Saat kereta sudah sampai Kediri, saya pun menutup laptop dan membereskan piranti kerja. Saya memastikan tidak ada barang yang tertinggal. Sebentar lagi kereta akan sampai Tulungagung dan saya harus turun. Barulah saya bisa “menanggapi” si bocah yang seusia dengan anak-anak saya ini.

Saya memaklumi kebanggaannya. Saya pun mengerti, bagi sebagian orang UGM adalah kampus idaman. Kalau kampus lain memiliki slogan mendidik calon pemimpin masa depan, kampus biru ini sudah teruji melahirkan pemimpin-pemimpin kelas dunia. Masuk UGM —sekurangnya jadi semacam “jaminan” masa depan yang lebih baik dan lebih cerah. Jejaring alumninya yang mendunia mampu memberikan akses dan kesempatan kerja  di ranah internasional.

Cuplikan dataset
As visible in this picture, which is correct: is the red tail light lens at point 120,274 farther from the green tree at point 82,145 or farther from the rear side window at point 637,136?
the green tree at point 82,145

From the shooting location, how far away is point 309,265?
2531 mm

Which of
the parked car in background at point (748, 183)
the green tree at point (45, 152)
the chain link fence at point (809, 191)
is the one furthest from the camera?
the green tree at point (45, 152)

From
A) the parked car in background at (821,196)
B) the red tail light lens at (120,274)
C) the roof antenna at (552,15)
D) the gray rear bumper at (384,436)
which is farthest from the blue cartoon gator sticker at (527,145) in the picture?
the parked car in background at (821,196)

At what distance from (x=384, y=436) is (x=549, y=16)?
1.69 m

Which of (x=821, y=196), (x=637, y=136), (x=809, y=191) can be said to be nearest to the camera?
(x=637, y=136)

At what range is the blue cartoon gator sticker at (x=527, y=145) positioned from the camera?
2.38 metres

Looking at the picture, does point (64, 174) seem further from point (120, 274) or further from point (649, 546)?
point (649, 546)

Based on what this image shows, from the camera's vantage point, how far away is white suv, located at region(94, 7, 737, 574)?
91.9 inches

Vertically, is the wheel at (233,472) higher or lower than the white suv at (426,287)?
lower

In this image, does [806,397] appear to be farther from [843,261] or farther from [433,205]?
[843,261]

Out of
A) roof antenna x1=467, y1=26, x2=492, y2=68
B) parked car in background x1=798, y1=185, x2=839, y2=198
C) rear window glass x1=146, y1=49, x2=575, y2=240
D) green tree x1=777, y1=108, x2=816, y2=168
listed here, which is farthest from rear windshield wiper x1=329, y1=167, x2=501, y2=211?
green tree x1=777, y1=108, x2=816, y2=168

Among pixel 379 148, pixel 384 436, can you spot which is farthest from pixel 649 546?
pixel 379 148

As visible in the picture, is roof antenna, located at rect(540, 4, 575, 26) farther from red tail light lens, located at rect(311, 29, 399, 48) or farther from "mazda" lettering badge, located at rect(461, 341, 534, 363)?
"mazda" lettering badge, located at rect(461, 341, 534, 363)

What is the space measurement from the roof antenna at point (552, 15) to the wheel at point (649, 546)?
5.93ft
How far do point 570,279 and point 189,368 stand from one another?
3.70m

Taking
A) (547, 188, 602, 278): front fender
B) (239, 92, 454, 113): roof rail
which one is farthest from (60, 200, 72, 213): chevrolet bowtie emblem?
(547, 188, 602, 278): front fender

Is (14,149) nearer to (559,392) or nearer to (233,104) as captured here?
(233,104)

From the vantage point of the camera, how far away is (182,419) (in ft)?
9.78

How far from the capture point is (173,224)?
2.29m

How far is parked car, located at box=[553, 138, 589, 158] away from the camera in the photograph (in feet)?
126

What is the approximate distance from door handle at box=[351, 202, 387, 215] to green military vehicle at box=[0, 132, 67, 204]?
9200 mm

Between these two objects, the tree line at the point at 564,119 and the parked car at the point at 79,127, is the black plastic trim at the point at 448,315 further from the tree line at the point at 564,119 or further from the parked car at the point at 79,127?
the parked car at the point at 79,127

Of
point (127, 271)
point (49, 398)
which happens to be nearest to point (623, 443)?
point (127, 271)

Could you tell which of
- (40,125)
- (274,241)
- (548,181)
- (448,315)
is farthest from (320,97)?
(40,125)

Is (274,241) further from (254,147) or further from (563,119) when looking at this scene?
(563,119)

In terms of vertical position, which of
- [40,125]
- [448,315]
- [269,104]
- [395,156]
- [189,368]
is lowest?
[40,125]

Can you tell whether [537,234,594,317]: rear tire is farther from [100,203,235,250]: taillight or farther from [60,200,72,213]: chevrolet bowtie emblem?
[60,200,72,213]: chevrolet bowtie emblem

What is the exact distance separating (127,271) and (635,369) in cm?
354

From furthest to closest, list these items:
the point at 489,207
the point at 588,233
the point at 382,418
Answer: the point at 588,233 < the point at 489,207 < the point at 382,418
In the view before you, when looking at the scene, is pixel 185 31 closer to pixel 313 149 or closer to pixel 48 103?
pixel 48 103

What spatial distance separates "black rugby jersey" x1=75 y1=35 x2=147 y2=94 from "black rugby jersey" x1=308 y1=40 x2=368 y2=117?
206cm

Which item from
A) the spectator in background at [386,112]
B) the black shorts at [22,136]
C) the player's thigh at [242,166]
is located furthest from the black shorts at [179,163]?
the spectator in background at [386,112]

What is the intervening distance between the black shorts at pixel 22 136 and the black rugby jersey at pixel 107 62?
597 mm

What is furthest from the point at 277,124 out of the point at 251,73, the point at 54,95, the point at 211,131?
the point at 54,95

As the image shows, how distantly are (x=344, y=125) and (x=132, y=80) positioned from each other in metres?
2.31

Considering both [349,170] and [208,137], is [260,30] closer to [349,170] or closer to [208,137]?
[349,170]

==

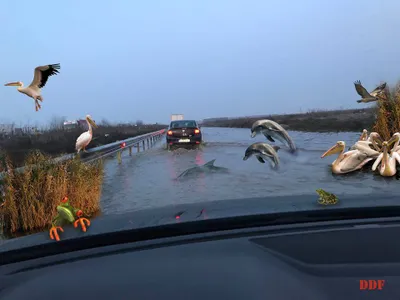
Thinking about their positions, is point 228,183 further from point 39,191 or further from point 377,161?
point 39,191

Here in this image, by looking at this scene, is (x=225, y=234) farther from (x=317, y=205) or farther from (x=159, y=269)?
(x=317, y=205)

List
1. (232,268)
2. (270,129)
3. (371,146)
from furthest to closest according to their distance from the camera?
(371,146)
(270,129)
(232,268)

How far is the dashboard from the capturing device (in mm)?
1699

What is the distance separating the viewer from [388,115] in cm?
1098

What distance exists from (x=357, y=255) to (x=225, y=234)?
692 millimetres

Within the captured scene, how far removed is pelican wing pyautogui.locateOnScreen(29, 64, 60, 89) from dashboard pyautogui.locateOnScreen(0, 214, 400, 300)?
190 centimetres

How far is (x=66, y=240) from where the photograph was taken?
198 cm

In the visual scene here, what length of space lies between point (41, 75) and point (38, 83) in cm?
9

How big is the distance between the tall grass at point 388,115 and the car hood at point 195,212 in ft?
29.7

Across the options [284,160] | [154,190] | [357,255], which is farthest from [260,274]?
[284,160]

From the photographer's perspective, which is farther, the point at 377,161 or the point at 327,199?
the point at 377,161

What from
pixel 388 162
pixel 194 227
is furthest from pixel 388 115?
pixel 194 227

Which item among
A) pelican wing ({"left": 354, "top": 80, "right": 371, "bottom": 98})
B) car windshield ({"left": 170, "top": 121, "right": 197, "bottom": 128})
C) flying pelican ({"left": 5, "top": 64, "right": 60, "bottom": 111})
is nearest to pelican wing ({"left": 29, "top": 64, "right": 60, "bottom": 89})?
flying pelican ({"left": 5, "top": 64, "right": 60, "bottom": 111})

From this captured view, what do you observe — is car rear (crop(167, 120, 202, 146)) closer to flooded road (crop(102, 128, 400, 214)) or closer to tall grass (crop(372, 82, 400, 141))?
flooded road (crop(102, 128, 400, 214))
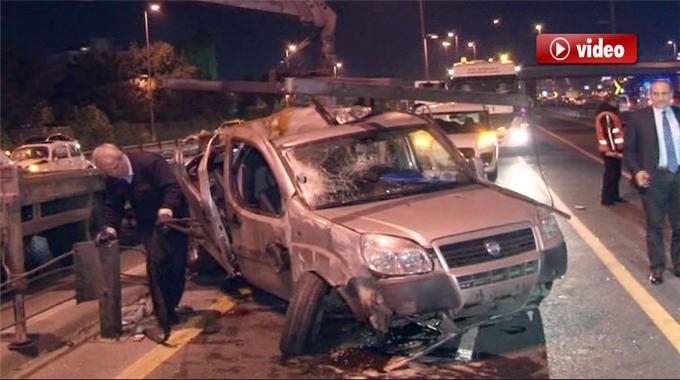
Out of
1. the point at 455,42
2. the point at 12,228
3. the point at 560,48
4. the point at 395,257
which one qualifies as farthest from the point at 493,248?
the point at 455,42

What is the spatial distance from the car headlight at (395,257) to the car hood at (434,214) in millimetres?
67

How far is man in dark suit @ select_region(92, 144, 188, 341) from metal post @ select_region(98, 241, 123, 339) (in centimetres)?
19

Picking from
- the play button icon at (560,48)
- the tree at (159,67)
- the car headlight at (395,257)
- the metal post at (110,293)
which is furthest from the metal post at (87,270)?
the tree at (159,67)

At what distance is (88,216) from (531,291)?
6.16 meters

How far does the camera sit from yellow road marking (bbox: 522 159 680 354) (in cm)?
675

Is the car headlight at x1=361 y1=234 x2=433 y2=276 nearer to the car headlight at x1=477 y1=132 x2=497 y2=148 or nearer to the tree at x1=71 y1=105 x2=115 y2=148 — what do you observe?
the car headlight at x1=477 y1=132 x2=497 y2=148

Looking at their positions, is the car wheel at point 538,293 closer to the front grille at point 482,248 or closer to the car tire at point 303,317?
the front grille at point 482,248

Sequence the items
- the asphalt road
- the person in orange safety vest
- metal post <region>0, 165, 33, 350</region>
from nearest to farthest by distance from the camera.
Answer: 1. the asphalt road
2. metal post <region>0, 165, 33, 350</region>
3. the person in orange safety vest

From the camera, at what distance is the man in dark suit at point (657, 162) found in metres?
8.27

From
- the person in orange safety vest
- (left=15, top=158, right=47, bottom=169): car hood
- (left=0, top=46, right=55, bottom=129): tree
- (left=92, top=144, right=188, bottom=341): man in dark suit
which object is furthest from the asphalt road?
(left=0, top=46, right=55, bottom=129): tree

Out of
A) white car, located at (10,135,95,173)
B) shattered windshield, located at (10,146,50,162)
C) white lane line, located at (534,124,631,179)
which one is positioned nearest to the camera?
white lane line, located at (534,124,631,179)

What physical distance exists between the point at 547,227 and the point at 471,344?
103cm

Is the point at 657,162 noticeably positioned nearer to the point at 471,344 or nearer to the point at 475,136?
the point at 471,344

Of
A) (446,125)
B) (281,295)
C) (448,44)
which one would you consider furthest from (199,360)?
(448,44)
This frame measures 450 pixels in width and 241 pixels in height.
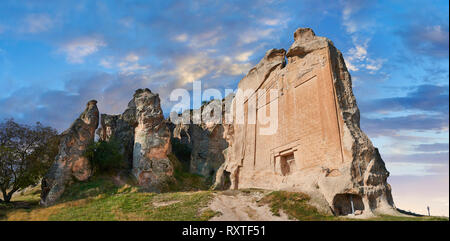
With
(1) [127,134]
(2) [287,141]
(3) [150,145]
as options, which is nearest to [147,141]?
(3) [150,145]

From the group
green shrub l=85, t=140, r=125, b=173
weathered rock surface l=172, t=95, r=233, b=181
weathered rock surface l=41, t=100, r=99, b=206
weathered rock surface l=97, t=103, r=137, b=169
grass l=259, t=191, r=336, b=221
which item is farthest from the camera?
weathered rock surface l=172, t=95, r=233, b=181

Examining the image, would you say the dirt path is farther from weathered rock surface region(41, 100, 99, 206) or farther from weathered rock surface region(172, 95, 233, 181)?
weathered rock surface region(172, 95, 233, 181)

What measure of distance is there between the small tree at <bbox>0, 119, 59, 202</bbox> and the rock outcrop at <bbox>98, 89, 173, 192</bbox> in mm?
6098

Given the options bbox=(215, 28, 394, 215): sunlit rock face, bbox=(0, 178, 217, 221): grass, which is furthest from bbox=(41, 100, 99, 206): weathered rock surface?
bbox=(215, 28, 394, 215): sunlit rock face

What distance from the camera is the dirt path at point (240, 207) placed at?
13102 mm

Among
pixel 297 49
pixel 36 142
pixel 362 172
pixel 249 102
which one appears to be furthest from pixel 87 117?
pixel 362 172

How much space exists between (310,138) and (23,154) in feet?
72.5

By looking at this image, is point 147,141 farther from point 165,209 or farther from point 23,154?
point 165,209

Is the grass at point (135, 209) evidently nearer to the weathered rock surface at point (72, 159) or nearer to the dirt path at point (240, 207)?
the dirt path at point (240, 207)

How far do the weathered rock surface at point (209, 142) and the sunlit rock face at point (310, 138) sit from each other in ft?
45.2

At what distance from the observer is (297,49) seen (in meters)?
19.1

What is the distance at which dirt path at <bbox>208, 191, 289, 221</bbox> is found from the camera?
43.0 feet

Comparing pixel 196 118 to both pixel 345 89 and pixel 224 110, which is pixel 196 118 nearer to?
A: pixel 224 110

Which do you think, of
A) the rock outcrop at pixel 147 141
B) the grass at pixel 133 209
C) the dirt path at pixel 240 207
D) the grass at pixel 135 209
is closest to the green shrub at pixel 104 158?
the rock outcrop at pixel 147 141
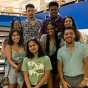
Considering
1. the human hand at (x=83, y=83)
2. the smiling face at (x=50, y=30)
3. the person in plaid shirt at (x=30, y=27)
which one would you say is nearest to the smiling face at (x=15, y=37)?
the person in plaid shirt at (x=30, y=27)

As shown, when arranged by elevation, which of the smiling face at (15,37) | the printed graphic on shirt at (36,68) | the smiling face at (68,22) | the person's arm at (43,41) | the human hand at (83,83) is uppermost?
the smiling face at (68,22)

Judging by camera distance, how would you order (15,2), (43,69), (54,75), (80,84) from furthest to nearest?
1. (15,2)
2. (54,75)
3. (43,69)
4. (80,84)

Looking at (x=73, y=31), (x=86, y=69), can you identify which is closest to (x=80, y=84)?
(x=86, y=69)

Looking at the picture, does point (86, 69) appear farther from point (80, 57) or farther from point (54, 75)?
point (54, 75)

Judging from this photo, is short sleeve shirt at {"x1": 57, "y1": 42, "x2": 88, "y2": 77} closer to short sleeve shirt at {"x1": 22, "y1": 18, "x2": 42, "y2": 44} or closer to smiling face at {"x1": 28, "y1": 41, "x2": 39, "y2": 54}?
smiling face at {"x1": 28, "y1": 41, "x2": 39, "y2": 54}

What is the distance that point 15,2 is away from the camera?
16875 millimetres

PETUNJUK
A: Tuliskan kembali bagian kutipan teks yang diawali dengan kata-kata "Saat kereta sudah" dan diakhiri dengan "anak-anak saya ini.", dengan mengganti "kereta" menjadi "bus".
B: Sebutkan semua tindakan yang dilakukan narator dalam kutipan teks saat kereta sudah sampai Kediri.
C: Menurut kutipan teks, apa yang mampu diberikan oleh jejaring alumni UGM yang mendunia?

JAWABAN PER TUGAS
A:
Saat bus sudah sampai Kediri, saya pun menutup laptop dan membereskan piranti kerja. Saya memastikan tidak ada barang yang tertinggal. Sebentar lagi bus akan sampai Tulungagung dan saya harus turun. Barulah saya bisa “menanggapi” si bocah yang seusia dengan anak-anak saya ini.

B: Menutup laptop, membereskan piranti kerja, dan memastikan tidak ada barang yang tertinggal.

C: Akses dan kesempatan kerja di ranah internasional.